**EXERCISE DETAILS:** Recast everything from the line containing "Studying this photograph closely, surveying" down to the end of the records as a Markdown table with the columns Row and Line. Number each line and omit blank lines.

(Records from a dataset)
____________

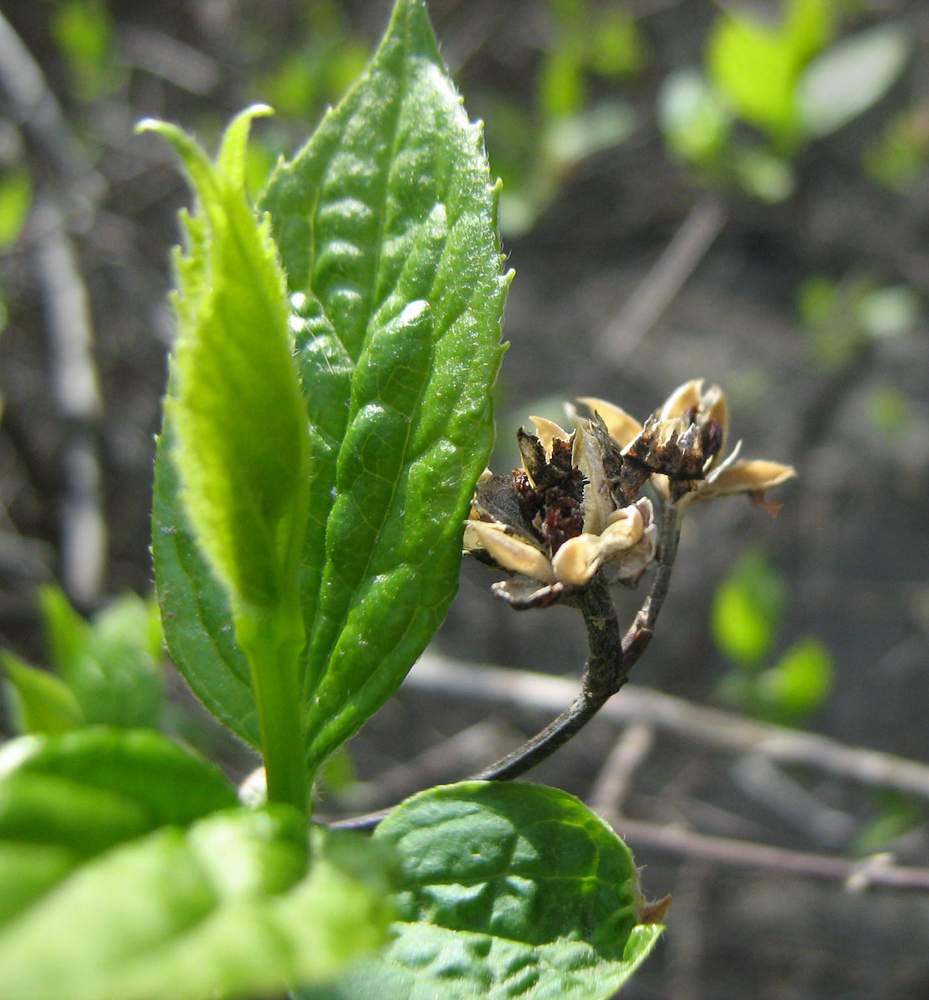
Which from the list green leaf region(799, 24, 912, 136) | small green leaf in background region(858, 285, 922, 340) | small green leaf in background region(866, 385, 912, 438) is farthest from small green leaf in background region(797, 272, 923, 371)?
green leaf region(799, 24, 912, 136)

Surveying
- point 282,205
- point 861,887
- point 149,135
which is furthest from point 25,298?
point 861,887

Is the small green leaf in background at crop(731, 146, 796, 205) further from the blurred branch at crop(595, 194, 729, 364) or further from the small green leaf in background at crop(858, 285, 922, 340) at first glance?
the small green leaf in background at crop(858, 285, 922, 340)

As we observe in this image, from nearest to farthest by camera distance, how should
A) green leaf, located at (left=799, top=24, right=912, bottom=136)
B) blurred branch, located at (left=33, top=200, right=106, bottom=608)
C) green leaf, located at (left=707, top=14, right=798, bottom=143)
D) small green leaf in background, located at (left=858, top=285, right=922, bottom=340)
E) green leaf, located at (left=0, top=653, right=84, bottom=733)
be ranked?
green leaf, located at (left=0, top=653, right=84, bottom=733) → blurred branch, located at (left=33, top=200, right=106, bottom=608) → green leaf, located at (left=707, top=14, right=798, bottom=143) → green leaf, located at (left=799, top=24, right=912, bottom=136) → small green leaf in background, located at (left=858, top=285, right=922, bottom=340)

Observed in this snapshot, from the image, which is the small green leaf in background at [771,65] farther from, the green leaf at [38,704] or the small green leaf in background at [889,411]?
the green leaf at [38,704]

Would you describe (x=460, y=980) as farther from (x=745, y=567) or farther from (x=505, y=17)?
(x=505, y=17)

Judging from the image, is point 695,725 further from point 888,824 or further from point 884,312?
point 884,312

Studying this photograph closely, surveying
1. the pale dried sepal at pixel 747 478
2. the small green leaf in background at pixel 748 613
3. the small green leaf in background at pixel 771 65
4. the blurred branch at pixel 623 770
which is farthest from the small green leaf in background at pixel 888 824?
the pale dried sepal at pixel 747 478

____________

**EXERCISE RESULT:**
| Row | Line |
|---|---|
| 1 | Studying this photograph closely, surveying |
| 2 | 1. the pale dried sepal at pixel 747 478 |
| 3 | 2. the small green leaf in background at pixel 748 613 |
| 4 | 3. the small green leaf in background at pixel 771 65 |
| 5 | 4. the blurred branch at pixel 623 770 |
| 6 | which is farthest from the small green leaf in background at pixel 888 824? |
| 7 | the pale dried sepal at pixel 747 478 |